Я спросила у Буйновского, нет ли у него с собой отчета по острову, подготовленного аналитиками, чтобы я, лежа у бассейна, с ним ознакомилась. Шеф вручил мне его – и команда отбыла.
Я углубилась в чтение и обнаружила для себя массу полезной и любопытной информации, а также поняла, каким образом Андрею Николаевичу уже несколько лет удавалось на этом острове фактически легально заниматься противозаконным делом.
В этой стране можно делать все – если отстегивать кому положено соответствующие суммы. Хоть выращивай опиумный мак (и прочие аналогичные культуры), хоть ввози радиоактивные отходы, хоть распродавай национальные богатства и природные ископаемые направо и налево. Но тебе не дадут спокойно выращивать даже бананы с кокосами (которые растут здесь просто вдоль дорог), если ты не в состоянии дать взятку. Любое место – взятка. Любая бумажка – взятка.

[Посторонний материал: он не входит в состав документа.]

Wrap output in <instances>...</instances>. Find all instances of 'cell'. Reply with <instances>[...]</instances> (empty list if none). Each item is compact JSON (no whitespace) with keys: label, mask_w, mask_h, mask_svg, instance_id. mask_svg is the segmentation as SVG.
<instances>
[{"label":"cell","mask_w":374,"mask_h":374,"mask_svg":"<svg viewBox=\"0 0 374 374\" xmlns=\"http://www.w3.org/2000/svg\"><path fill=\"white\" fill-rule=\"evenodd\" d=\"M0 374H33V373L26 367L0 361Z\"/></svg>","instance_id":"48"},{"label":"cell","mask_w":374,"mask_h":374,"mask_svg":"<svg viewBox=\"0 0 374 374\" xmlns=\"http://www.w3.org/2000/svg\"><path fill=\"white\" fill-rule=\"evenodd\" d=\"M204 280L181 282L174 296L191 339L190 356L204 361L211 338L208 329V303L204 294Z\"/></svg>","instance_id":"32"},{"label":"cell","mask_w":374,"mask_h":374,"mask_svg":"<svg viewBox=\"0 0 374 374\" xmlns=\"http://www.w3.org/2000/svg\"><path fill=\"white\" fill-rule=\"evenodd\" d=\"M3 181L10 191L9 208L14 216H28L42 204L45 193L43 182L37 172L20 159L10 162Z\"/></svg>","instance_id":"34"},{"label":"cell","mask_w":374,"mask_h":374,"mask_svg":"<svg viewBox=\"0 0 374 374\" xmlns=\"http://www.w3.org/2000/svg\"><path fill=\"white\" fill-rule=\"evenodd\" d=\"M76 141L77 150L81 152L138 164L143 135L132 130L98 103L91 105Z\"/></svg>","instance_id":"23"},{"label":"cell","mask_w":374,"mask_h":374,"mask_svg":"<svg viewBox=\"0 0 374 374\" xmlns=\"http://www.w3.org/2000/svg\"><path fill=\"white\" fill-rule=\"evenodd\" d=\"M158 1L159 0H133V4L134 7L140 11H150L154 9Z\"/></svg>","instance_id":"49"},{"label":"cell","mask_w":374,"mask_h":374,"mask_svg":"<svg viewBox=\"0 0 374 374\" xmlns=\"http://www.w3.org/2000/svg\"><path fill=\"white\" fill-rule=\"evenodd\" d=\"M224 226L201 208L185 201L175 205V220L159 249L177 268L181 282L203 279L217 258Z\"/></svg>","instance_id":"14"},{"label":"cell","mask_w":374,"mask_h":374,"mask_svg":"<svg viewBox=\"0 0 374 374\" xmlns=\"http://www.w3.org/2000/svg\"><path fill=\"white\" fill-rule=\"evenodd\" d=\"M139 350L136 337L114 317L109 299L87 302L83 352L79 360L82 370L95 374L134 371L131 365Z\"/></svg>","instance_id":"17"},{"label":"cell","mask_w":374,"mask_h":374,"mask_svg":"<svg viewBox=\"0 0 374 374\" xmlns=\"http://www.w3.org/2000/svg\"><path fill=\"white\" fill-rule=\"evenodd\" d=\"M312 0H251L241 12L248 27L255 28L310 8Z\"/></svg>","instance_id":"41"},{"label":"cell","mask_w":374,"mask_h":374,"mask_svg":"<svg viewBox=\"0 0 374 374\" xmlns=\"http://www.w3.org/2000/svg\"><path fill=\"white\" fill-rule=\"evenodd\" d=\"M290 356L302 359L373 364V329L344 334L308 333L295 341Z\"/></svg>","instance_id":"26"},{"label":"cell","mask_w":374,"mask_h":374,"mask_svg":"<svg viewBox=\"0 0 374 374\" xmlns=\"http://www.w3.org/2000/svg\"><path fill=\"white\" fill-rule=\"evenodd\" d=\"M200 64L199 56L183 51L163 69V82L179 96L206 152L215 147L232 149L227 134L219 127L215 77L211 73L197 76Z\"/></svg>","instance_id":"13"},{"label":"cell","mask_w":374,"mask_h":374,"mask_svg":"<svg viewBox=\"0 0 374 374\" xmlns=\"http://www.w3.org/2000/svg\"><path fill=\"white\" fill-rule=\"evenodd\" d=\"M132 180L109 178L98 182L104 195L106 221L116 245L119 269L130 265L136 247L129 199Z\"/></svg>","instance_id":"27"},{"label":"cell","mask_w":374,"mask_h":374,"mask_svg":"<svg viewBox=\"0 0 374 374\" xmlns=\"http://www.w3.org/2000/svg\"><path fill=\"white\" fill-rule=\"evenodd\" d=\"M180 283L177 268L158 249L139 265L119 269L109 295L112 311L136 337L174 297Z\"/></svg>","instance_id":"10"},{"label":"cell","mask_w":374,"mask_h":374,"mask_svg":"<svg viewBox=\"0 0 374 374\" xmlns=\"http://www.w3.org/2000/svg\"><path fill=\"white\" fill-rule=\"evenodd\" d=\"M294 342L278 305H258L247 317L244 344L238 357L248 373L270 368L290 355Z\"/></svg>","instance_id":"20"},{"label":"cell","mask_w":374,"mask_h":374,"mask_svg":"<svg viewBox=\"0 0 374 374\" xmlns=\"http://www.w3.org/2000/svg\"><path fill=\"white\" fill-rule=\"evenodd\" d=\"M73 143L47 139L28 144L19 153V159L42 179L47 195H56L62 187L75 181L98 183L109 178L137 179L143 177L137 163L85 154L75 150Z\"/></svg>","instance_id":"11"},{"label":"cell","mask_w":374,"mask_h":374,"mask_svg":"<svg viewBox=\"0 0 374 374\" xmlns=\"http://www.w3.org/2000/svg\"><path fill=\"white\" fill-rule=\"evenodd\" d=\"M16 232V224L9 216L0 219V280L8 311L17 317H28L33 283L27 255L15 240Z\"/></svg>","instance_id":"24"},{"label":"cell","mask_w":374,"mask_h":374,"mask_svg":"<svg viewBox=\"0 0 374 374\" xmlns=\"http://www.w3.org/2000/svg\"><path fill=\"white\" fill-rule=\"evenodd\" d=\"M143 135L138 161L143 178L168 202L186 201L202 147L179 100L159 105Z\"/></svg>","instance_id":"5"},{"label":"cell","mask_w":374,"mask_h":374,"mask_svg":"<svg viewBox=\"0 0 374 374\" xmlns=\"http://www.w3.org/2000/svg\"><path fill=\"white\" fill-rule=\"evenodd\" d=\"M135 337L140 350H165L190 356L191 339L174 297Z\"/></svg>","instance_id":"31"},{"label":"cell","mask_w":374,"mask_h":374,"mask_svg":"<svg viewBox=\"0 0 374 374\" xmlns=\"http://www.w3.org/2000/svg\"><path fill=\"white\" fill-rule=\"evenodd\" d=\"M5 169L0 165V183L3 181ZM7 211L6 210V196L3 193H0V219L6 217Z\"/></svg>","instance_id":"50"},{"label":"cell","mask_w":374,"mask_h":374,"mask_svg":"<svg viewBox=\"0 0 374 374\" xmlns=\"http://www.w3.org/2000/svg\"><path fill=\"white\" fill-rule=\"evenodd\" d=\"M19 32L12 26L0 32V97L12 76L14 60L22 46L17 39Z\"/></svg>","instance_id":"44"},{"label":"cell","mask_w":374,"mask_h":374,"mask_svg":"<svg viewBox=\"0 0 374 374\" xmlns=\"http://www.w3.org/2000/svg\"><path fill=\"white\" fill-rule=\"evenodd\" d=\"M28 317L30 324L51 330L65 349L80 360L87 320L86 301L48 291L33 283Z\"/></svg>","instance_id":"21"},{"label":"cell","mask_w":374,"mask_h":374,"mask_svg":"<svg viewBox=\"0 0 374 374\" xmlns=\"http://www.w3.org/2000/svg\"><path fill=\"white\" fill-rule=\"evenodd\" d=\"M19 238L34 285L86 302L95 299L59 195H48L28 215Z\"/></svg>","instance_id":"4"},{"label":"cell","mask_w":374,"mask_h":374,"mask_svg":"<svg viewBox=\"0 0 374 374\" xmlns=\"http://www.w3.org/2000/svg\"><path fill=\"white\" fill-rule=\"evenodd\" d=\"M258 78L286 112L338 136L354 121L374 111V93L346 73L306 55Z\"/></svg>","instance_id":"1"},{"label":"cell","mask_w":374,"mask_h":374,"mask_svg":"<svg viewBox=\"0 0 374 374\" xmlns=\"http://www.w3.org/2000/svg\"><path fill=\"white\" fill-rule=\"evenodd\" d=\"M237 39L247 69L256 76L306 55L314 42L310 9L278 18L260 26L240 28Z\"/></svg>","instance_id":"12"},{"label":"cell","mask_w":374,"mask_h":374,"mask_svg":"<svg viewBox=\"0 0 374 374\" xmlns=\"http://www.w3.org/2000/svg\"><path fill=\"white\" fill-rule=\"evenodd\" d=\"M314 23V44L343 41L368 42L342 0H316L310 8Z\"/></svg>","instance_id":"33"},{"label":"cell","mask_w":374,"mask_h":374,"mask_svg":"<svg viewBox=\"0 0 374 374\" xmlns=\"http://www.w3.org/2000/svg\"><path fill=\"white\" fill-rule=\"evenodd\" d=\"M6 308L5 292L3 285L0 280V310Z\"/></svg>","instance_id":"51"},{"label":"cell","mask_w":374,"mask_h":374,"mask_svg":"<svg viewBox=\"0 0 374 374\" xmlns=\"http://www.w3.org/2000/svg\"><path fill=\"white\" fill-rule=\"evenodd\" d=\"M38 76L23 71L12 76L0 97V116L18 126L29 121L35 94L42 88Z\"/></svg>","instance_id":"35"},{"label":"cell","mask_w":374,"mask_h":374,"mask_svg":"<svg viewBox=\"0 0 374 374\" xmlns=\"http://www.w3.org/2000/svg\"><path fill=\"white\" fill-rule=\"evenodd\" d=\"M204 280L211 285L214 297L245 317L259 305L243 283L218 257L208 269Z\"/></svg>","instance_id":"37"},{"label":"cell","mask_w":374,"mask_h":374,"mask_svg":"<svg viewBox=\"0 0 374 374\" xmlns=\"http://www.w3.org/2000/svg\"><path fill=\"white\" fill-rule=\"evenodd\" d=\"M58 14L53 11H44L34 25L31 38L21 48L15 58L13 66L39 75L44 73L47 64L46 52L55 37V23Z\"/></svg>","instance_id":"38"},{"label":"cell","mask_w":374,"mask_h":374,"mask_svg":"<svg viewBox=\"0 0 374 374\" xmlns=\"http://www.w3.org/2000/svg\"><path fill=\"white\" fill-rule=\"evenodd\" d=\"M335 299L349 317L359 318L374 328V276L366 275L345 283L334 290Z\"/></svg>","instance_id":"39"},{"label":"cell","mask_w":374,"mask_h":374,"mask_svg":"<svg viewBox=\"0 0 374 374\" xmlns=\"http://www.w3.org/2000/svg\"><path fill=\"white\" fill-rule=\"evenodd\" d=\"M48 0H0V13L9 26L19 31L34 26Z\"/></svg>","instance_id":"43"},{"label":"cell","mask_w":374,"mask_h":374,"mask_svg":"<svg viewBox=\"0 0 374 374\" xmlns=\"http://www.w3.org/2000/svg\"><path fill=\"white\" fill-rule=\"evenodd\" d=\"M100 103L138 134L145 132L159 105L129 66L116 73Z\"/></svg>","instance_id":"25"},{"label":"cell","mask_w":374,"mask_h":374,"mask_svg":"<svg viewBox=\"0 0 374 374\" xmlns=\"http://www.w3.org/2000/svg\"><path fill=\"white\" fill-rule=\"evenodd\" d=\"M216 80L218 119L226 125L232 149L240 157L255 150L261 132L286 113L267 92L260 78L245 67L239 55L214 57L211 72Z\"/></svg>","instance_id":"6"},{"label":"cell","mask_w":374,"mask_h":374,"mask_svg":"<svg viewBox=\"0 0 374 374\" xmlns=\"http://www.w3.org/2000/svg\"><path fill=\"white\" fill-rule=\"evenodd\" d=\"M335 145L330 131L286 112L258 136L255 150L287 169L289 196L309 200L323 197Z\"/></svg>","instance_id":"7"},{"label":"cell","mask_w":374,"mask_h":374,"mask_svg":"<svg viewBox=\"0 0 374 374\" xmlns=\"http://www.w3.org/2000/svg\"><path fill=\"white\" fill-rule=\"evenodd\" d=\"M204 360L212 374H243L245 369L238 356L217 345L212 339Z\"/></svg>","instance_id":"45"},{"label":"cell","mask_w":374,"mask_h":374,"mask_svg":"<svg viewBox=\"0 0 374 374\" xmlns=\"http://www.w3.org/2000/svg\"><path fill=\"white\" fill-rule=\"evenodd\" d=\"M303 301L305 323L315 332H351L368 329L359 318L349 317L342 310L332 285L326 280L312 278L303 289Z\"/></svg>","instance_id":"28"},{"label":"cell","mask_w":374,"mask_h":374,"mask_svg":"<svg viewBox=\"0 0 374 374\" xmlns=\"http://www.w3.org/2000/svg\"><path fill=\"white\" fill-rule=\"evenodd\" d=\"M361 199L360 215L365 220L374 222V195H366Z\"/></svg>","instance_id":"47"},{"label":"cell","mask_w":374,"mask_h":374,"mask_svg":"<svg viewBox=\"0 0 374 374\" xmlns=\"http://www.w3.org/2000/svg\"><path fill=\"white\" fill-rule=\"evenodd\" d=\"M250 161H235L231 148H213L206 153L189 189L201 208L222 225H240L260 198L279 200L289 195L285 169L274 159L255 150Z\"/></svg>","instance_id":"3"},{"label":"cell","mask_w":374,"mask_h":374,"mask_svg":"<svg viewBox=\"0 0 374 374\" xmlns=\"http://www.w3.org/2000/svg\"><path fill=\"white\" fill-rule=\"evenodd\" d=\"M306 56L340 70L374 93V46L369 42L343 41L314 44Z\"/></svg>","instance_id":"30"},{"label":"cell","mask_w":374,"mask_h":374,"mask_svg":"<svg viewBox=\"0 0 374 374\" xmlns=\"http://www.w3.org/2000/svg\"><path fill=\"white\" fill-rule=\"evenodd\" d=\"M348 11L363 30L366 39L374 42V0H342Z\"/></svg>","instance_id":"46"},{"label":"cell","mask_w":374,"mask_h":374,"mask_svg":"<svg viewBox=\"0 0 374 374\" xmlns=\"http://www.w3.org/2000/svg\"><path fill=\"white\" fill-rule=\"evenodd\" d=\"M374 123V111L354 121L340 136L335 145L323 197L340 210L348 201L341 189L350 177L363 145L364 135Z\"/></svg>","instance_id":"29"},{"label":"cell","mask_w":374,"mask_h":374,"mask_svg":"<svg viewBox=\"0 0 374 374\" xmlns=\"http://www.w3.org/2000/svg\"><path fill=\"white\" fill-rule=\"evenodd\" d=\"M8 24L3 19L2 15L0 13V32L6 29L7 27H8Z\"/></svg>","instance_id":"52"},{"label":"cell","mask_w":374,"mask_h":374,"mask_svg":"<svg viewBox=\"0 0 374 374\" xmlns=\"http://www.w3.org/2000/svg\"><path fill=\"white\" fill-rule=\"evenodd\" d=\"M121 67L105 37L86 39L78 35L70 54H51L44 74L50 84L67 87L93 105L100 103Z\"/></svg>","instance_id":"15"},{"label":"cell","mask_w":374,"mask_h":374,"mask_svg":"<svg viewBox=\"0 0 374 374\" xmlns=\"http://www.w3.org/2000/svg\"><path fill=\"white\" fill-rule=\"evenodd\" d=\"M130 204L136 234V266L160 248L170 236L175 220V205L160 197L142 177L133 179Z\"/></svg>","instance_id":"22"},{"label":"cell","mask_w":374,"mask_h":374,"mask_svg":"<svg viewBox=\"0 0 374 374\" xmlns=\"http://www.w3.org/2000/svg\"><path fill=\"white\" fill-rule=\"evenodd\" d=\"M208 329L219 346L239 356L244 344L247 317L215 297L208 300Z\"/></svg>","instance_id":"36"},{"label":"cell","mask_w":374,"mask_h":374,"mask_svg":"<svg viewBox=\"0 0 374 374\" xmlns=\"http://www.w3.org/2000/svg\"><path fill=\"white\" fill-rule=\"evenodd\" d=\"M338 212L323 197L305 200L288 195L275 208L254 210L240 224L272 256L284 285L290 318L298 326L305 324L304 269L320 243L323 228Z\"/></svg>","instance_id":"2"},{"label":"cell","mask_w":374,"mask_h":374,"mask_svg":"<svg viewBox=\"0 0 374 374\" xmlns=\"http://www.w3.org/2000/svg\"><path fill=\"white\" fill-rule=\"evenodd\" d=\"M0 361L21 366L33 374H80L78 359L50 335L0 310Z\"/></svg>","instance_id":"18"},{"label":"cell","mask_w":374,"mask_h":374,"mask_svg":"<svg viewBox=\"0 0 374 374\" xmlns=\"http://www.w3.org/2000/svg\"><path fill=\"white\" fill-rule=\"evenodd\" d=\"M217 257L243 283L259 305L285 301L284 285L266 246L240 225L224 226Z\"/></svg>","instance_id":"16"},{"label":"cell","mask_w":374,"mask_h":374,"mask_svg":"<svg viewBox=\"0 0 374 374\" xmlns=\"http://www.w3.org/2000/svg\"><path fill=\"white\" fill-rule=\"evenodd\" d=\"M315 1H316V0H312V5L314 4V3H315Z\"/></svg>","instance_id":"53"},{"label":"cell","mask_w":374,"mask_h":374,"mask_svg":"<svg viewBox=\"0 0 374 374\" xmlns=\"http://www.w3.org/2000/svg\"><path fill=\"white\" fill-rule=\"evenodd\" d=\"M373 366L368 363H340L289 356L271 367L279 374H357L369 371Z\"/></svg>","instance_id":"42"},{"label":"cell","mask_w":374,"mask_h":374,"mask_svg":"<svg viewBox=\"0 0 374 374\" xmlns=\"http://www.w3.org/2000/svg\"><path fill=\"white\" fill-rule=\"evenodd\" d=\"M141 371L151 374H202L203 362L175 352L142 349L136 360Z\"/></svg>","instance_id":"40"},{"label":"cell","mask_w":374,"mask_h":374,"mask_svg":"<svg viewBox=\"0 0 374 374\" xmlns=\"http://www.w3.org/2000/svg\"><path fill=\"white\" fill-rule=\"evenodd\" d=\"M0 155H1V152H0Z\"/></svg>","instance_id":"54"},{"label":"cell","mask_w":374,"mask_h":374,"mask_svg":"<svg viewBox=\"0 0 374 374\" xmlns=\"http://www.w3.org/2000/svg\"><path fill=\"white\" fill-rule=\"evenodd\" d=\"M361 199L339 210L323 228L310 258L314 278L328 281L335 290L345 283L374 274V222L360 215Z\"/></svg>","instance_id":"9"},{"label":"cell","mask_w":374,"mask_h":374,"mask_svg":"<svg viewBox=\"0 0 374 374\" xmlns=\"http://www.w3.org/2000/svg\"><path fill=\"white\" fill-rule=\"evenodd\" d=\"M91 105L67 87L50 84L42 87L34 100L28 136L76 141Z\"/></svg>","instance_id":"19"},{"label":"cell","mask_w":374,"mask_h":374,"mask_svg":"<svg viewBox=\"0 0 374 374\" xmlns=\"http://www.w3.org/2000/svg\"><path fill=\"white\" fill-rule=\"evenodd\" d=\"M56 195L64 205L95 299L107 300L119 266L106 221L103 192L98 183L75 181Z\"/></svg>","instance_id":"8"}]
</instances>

Бросалась в глаза просто катастрофическая разница между уровнем жизни богатых людей и большинством населения острова, на благополучие которого президенту и пригревшейся вокруг него кодле было наплевать. Президент и его семья, а также кучка высокопоставленных чиновников имели дома, виллы и замки за рубежом, их дети и внуки обучались в престижных колледжах и университетах в Англии и США, даже не подозревая (или не желая думать) о том, что кто-то у них на родине горбатится, не в состоянии не то что дать своим детям нормальное образование, но и толком их прокормить.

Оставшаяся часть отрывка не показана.